Деревянный герой его романа "Мать" в своем несомневающемся
политическом упорстве являлся прямым продолжением Рахметова, но хотя образчик и
был стар, способ, которым Горький поощрял подражание, требовал своего
оправдания, новых доказательств.
"Человек
всегда достоин идеализации" [46]. Этот вывод привел писателя вместе с А.
Луначарским к созданию коллективистской "религии", где божеством стал
некий безграничный потенциал человечества, а целью - стремление пробудить
иссякшую после 1905 года энергию масс. Создатели надеялись с помощью этой
стратагемы направить энергию, которая в прошлом, по их мнению, отождествлялась
с религиозной потребностью человека, к выходу за пределы его конечного
существования, на борьбу за социализм как достижение бессмертия всего
человечества. Возникшее в рамках идейного течения эмпириокритицизма
"богостроительство" было отвергнуто, однако, Лениным, что, впрочем,
не пометало меньшевистским критикам увидеть в нем философское выражение именно
ленинской политической практики. По словам Мартова, это была "формула
движения, в котором вождь и ведомый, пастырь и овца резко различались и
противополагались, в котором существует две истины - эзотерическая и
экзотерическая; в котором идеолог говорит ложь, поскольку массы не в состоянии
усвоить истину" [47]. Эта цитата в равной мере характеризовала и
горьковский взгляд на отношение между писателем и читателем, переносившим
акцент с самоцензуры (добровольного ограничения "сердца, мысли и
воли") на установление прямой цензуры, ведущей к искажению реальности и
переходу к мифу как средству манипуляции обществом.
▬▬▬▬▬▬
Выпишите всех людей и литературных героев, которых исходный текст называет по фамилии или имени, в порядке их появления.

Перечень данных -
▬▬▬▬▬▬
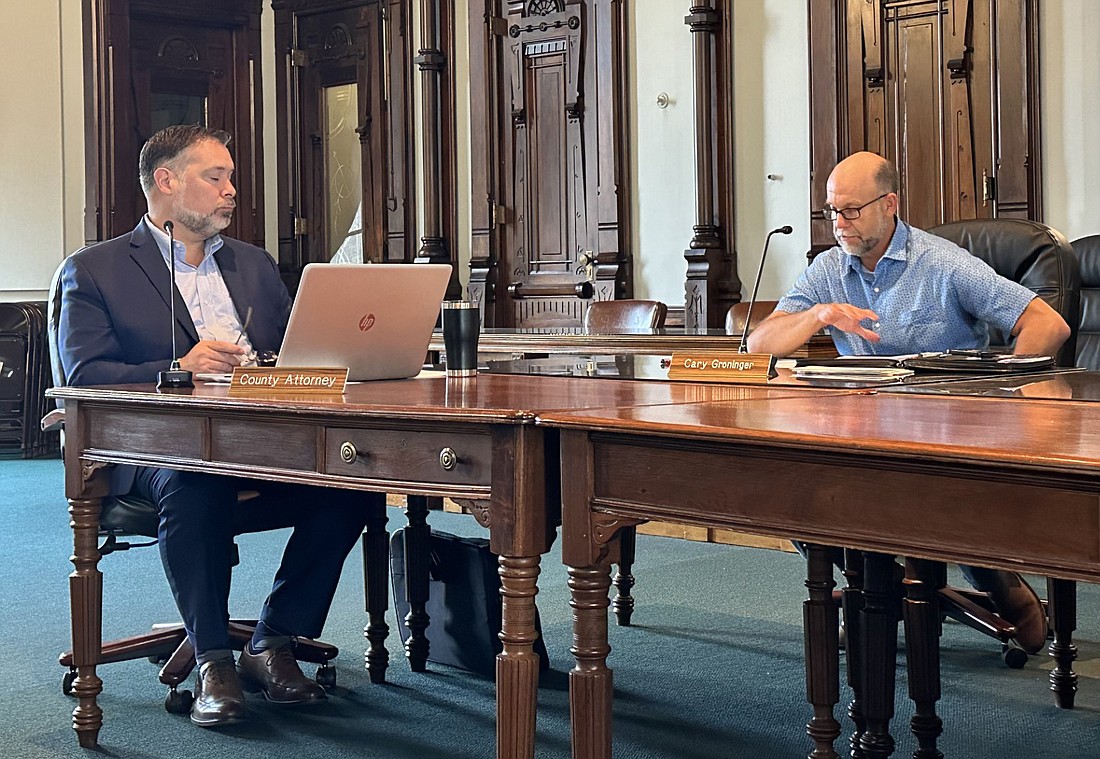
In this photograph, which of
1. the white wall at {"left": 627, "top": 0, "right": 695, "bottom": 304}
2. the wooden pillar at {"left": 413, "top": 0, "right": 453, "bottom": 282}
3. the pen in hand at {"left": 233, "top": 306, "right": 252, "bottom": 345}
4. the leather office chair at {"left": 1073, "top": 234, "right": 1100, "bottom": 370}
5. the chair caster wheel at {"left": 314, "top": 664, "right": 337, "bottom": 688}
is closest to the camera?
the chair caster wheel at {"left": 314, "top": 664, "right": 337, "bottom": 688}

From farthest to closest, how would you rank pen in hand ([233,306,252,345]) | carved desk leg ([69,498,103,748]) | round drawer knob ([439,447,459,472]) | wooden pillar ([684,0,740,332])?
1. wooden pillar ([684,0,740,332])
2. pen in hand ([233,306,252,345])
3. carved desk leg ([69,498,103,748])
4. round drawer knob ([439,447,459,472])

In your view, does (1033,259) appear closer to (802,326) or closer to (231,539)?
▬▬▬▬▬▬
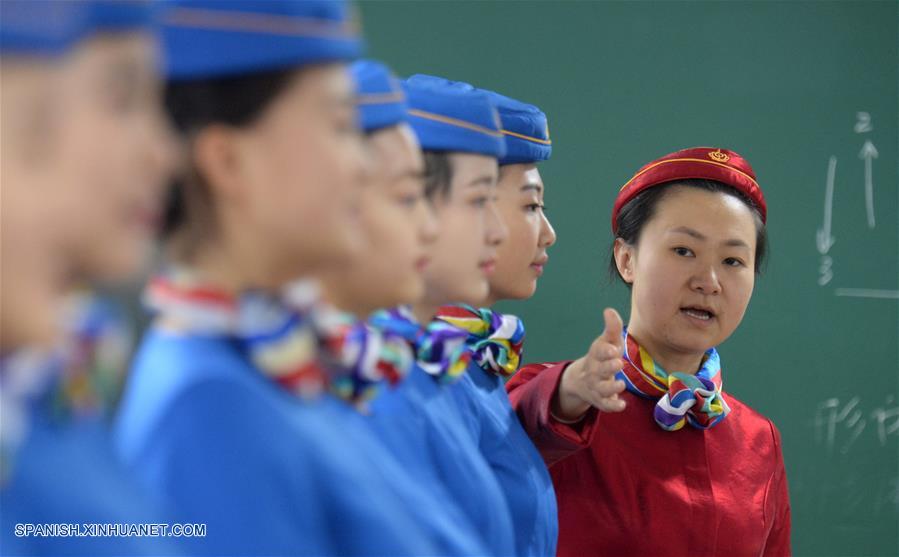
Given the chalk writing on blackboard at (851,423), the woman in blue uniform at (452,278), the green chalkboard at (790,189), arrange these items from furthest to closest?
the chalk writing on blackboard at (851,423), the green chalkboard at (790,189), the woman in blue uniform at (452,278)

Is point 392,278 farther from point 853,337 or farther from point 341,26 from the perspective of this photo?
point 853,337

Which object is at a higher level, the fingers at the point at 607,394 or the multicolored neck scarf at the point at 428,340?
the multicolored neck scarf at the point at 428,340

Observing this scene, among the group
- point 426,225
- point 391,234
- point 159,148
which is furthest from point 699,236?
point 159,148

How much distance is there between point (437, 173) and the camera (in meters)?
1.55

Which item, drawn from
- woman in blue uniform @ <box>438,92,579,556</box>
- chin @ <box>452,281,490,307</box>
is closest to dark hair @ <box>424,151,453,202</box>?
▬▬▬▬▬▬
Решение задания -
Рахметов, Горький, А. Луначарский, Ленин, Мартов